# Dispensationalism and the State of Israel



## Bill The Baptist (May 4, 2011)

We have been talking a lot lately about premillenialism vs. amillenialism, but not much about dispensationalism, which is by far the dominant school of thought in premillenialism today. While this system of thought originated in the middle part of the nineteenth century, it seems to me that it didn't become really widespread until after the holocaust and the subsequent establishment of the state of Israel. This was seen as a sign by many that God was indeed reestablishing the Kingdom of Israel. While many today disagree with this view, there none the less seems to have been a collective softening in the way in which Christians interpret NT passages regarding the Jews since that time. Consider the words of William Hendriksen from More Than Conquerors, which was written in 1939.

"And the blasphemy of them that say they are Jews and are not, but are a synagogue of satan". These Jews had likely chosen Smyrna as their place of residence because it was a city of commerce. They not only villified the Messiah, but they eagerly accused the Christians before the Roman tribunals. As always, they were filled with malign antagonism against Christians. These so-called Jews might consider themselves the synagogue of God; in reality they constituted the synagogue of satan, the chief accuser of the brethren. How anyone can say that the Jews of today are still, in a very special and glorious and preiminent sense, God's people, is more than we can understand. God Himself calls those who reject the savior and persecute true believers 'the synagogue of satan'. They are no longer his people."

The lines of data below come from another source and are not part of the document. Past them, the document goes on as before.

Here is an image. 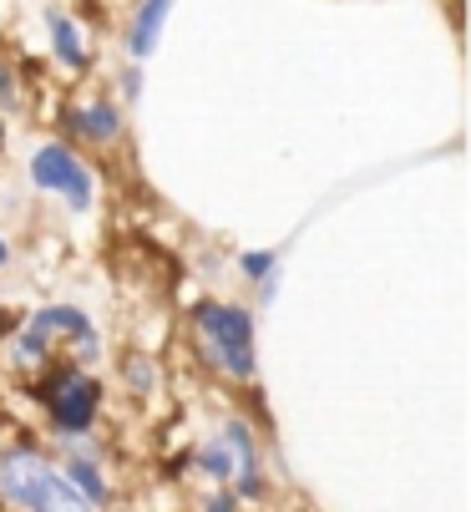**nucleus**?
Returning a JSON list of instances; mask_svg holds the SVG:
<instances>
[{
    "label": "nucleus",
    "instance_id": "nucleus-1",
    "mask_svg": "<svg viewBox=\"0 0 471 512\" xmlns=\"http://www.w3.org/2000/svg\"><path fill=\"white\" fill-rule=\"evenodd\" d=\"M198 330V350L228 376H249L254 371V330L244 310H223V305H203L193 315Z\"/></svg>",
    "mask_w": 471,
    "mask_h": 512
},
{
    "label": "nucleus",
    "instance_id": "nucleus-2",
    "mask_svg": "<svg viewBox=\"0 0 471 512\" xmlns=\"http://www.w3.org/2000/svg\"><path fill=\"white\" fill-rule=\"evenodd\" d=\"M0 492L16 507H76V502H87V497H76V487L61 472H51L36 452H11L0 462Z\"/></svg>",
    "mask_w": 471,
    "mask_h": 512
},
{
    "label": "nucleus",
    "instance_id": "nucleus-3",
    "mask_svg": "<svg viewBox=\"0 0 471 512\" xmlns=\"http://www.w3.org/2000/svg\"><path fill=\"white\" fill-rule=\"evenodd\" d=\"M36 391H41V401H51V416L61 431H87L97 416V396H102V386L92 376H71V371H56Z\"/></svg>",
    "mask_w": 471,
    "mask_h": 512
},
{
    "label": "nucleus",
    "instance_id": "nucleus-4",
    "mask_svg": "<svg viewBox=\"0 0 471 512\" xmlns=\"http://www.w3.org/2000/svg\"><path fill=\"white\" fill-rule=\"evenodd\" d=\"M203 467H208V477H223V482L233 477L244 492H259V462H254V442H249L244 426H228L203 452Z\"/></svg>",
    "mask_w": 471,
    "mask_h": 512
},
{
    "label": "nucleus",
    "instance_id": "nucleus-5",
    "mask_svg": "<svg viewBox=\"0 0 471 512\" xmlns=\"http://www.w3.org/2000/svg\"><path fill=\"white\" fill-rule=\"evenodd\" d=\"M31 173H36V183L41 188H56V193H66L71 198V208H87L92 203V173L76 163L66 148H41L36 153V163H31Z\"/></svg>",
    "mask_w": 471,
    "mask_h": 512
},
{
    "label": "nucleus",
    "instance_id": "nucleus-6",
    "mask_svg": "<svg viewBox=\"0 0 471 512\" xmlns=\"http://www.w3.org/2000/svg\"><path fill=\"white\" fill-rule=\"evenodd\" d=\"M168 6H173V0H142V11H137V21H132V51H137V56H147V51L157 46Z\"/></svg>",
    "mask_w": 471,
    "mask_h": 512
},
{
    "label": "nucleus",
    "instance_id": "nucleus-7",
    "mask_svg": "<svg viewBox=\"0 0 471 512\" xmlns=\"http://www.w3.org/2000/svg\"><path fill=\"white\" fill-rule=\"evenodd\" d=\"M51 31H56V51H61L71 66H82V61H87V51H82V36H76V26H71V21L51 16Z\"/></svg>",
    "mask_w": 471,
    "mask_h": 512
},
{
    "label": "nucleus",
    "instance_id": "nucleus-8",
    "mask_svg": "<svg viewBox=\"0 0 471 512\" xmlns=\"http://www.w3.org/2000/svg\"><path fill=\"white\" fill-rule=\"evenodd\" d=\"M76 127H82L87 137H112L117 132V112L112 107H87V112H76Z\"/></svg>",
    "mask_w": 471,
    "mask_h": 512
},
{
    "label": "nucleus",
    "instance_id": "nucleus-9",
    "mask_svg": "<svg viewBox=\"0 0 471 512\" xmlns=\"http://www.w3.org/2000/svg\"><path fill=\"white\" fill-rule=\"evenodd\" d=\"M66 482H71L76 492H82L87 502H102V497H107V492H102V482H97V472H92L87 462H71V467H66Z\"/></svg>",
    "mask_w": 471,
    "mask_h": 512
},
{
    "label": "nucleus",
    "instance_id": "nucleus-10",
    "mask_svg": "<svg viewBox=\"0 0 471 512\" xmlns=\"http://www.w3.org/2000/svg\"><path fill=\"white\" fill-rule=\"evenodd\" d=\"M244 269H249V274H264V269H274V259H269V254H249Z\"/></svg>",
    "mask_w": 471,
    "mask_h": 512
},
{
    "label": "nucleus",
    "instance_id": "nucleus-11",
    "mask_svg": "<svg viewBox=\"0 0 471 512\" xmlns=\"http://www.w3.org/2000/svg\"><path fill=\"white\" fill-rule=\"evenodd\" d=\"M0 97H11V77H6V71H0Z\"/></svg>",
    "mask_w": 471,
    "mask_h": 512
},
{
    "label": "nucleus",
    "instance_id": "nucleus-12",
    "mask_svg": "<svg viewBox=\"0 0 471 512\" xmlns=\"http://www.w3.org/2000/svg\"><path fill=\"white\" fill-rule=\"evenodd\" d=\"M6 325H11V320H6V310H0V335H6Z\"/></svg>",
    "mask_w": 471,
    "mask_h": 512
},
{
    "label": "nucleus",
    "instance_id": "nucleus-13",
    "mask_svg": "<svg viewBox=\"0 0 471 512\" xmlns=\"http://www.w3.org/2000/svg\"><path fill=\"white\" fill-rule=\"evenodd\" d=\"M0 264H6V244H0Z\"/></svg>",
    "mask_w": 471,
    "mask_h": 512
}]
</instances>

I would submit that these words would never be written in a modern commentary, and while I would certainly not advocate anti-semitism, it is still our duty to try to understand things in a biblical light. Given this, how does one support the core tenets of Dispensationalism?


----------



## J. Dean (May 5, 2011)

Christian Author Gary DeMar made a very good argument against dispensationalism in his book _End Times Fiction_, which is mostly directed against the _Left Behind_ series. He pointed out that there is no portion of the New Testament which teaches that Christians are supposed to be looking for a restored nation of Israel.


----------



## Pilgrim (May 15, 2011)

Dispensationalism really took off during and after WWI. It was extremely popular on both sides of the Atlantic prior to WWII, having been popularized by the Scofield Bible, the second edition of which was published in 1917. 

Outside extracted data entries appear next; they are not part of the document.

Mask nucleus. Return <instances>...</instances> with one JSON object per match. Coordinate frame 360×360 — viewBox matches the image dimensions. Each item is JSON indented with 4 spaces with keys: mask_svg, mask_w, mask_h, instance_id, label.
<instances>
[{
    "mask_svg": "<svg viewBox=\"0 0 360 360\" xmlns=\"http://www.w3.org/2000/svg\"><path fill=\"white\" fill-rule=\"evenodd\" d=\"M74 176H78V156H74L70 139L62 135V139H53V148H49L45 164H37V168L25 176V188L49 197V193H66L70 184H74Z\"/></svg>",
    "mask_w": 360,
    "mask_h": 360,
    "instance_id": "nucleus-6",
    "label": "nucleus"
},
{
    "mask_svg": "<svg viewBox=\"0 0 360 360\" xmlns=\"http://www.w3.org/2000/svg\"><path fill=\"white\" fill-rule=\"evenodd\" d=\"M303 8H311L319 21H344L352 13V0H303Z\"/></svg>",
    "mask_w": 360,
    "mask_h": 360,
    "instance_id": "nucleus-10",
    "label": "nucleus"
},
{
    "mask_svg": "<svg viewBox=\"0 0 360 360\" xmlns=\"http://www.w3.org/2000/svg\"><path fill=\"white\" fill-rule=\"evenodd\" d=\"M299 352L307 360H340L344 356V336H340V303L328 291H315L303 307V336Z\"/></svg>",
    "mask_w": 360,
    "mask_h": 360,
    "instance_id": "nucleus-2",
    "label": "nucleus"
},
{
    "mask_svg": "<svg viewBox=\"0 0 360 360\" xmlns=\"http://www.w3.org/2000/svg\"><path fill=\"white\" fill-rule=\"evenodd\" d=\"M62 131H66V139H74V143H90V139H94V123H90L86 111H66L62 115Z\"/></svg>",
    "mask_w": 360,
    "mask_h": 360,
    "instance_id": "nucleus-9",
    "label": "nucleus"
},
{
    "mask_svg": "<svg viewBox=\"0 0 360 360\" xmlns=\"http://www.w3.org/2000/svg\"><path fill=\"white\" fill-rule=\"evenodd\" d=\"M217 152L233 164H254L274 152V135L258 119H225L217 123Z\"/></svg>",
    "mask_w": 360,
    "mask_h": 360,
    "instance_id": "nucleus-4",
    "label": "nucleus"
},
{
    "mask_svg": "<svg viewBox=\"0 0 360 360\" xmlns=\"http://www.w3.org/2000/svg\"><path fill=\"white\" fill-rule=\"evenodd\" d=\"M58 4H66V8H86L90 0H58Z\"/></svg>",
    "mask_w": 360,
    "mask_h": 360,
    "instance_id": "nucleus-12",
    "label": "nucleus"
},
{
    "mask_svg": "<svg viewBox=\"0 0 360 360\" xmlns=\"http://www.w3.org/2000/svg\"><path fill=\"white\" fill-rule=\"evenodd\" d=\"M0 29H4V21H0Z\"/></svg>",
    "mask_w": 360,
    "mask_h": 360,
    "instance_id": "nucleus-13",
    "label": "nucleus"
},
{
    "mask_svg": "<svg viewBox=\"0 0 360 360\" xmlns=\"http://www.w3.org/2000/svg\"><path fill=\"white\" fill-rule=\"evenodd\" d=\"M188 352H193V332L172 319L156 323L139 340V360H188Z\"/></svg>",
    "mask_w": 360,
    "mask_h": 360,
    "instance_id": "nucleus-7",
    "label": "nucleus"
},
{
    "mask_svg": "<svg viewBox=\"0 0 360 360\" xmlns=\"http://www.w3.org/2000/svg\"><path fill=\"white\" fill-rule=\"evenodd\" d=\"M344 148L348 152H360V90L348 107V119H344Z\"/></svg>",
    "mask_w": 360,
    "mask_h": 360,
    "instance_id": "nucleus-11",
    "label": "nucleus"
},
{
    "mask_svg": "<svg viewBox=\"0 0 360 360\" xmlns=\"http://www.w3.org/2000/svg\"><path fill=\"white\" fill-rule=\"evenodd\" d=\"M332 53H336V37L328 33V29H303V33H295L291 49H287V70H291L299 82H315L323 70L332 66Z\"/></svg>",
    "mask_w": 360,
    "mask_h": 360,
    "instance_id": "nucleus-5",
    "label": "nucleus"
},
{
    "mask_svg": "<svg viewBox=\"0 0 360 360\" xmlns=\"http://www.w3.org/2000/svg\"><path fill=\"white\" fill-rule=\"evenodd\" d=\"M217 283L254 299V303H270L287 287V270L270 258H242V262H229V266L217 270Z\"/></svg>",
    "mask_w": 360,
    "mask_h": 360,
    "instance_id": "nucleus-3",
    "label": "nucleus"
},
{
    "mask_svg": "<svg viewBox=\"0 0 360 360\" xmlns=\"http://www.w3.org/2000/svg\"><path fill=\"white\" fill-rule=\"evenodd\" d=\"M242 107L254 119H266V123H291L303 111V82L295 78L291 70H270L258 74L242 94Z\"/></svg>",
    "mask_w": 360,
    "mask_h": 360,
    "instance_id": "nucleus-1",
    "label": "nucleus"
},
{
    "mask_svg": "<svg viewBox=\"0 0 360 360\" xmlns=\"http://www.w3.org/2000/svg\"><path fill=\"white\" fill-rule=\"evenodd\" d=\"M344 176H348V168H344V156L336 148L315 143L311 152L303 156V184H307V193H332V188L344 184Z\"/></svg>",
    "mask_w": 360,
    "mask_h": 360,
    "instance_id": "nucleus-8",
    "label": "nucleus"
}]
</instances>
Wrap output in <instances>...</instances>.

Of course, the establishment of the State of Israel following WWII took things to a new level as many who were so inclined assumed it to be the fulfillment of prophecy. The capture of Jerusalem by the Israeli army in the 1967 war ratcheted up things even more. A good many nondispensationalists and non premils were reexamining things when that happened! (I'm thinking of certain statements by Sproul and Lloyd-Jones, among others.) 

However, even though I lean pretty heavily toward a restored nation of Israel along the lines of the Spurgeon quotes I posted in another thread, all I'm confident of saying about the current state of Israel is that it _may_ be a precursor to the ultimate fulfillment of prophecy. They don't even have effective control of the Temple Mount at this point and there are no signs of yet of a widespread conversion. God forbid, if they were to eventually be overrun and effectively put out of the land, God can put them back if that is His will. 

Too many dispensationalists seem to forget that there is to be a conversion and not just a physical restoration! There are a good many amils and especially postmils who believe there will be a widespread conversion of Jews just before the return of our Lord. But you have some of the Hagee types that seem to practically take the liberal dual covenant theology (and also modern Romanist) view that the Jews can be saved by being a good Jew, etc. 

As for the Hendrickson quote, other than the slightly sharper language I don't think it's really any different than what current writers like O. Palmer Robertson and Robert Reymond have written on the issue. 

Although I don't agree with it, I can understand an amil view that doesn't foresee a national restoration. I held that view for most of my Christian life and I think I probably posted things on this board years ago that weren't too different than your Hendrickson quote. But some of the purportedly evangelical anti-Zionists in the USA and perhaps somewhat moreso in the UK have gone over to what could be called Palestinianism, being open Hamas apologists and basically dhimmi.


----------